> [Problem statement]: Word for word, write out all of the data below.

> [Exercise inputs]:
---------------

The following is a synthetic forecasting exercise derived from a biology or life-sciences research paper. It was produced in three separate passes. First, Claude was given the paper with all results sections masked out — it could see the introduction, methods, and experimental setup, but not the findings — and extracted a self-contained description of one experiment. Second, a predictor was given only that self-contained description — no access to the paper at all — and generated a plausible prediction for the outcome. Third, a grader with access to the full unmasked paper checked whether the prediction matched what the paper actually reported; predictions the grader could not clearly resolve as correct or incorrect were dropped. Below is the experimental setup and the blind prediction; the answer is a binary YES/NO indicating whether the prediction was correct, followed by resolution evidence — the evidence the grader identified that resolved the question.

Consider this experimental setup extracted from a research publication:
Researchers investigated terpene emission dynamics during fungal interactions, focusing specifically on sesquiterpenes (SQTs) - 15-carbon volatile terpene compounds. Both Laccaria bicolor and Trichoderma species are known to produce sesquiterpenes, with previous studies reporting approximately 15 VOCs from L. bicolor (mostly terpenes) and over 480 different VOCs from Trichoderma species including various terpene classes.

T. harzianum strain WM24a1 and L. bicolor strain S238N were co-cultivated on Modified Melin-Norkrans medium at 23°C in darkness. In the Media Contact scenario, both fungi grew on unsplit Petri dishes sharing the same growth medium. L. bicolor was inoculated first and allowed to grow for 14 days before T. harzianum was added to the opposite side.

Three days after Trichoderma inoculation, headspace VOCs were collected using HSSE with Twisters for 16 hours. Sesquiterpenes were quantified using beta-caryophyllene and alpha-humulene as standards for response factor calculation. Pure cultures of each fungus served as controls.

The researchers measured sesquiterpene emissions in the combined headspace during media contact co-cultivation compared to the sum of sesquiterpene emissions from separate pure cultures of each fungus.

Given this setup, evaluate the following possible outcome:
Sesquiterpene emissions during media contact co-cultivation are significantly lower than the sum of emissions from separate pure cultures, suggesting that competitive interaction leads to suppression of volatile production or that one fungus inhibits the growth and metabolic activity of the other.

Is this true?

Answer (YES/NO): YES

---------------

> [Solution to the problem]:
The following is a synthetic forecasting exercise derived from a biology or life-sciences research paper. It was produced in three separate passes. First, Claude was given the paper with all results sections masked out — it could see the introduction, methods, and experimental setup, but not the findings — and extracted a self-contained description of one experiment. Second, a predictor was given only that self-contained description — no access to the paper at all — and generated a plausible prediction for the outcome. Third, a grader with access to the full unmasked paper checked whether the prediction matched what the paper actually reported; predictions the grader could not clearly resolve as correct or incorrect were dropped. Below is the experimental setup and the blind prediction; the answer is a binary YES/NO indicating whether the prediction was correct, followed by resolution evidence — the evidence the grader identified that resolved the question.

Consider this experimental setup extracted from a research publication:
Researchers investigated terpene emission dynamics during fungal interactions, focusing specifically on sesquiterpenes (SQTs) - 15-carbon volatile terpene compounds. Both Laccaria bicolor and Trichoderma species are known to produce sesquiterpenes, with previous studies reporting approximately 15 VOCs from L. bicolor (mostly terpenes) and over 480 different VOCs from Trichoderma species including various terpene classes.

T. harzianum strain WM24a1 and L. bicolor strain S238N were co-cultivated on Modified Melin-Norkrans medium at 23°C in darkness. In the Media Contact scenario, both fungi grew on unsplit Petri dishes sharing the same growth medium. L. bicolor was inoculated first and allowed to grow for 14 days before T. harzianum was added to the opposite side.

Three days after Trichoderma inoculation, headspace VOCs were collected using HSSE with Twisters for 16 hours. Sesquiterpenes were quantified using beta-caryophyllene and alpha-humulene as standards for response factor calculation. Pure cultures of each fungus served as controls.

The researchers measured sesquiterpene emissions in the combined headspace during media contact co-cultivation compared to the sum of sesquiterpene emissions from separate pure cultures of each fungus.

Given this setup, evaluate the following possible outcome:
Sesquiterpene emissions during media contact co-cultivation are significantly lower than the sum of emissions from separate pure cultures, suggesting that competitive interaction leads to suppression of volatile production or that one fungus inhibits the growth and metabolic activity of the other.

Is this true?

Answer (YES/NO): YES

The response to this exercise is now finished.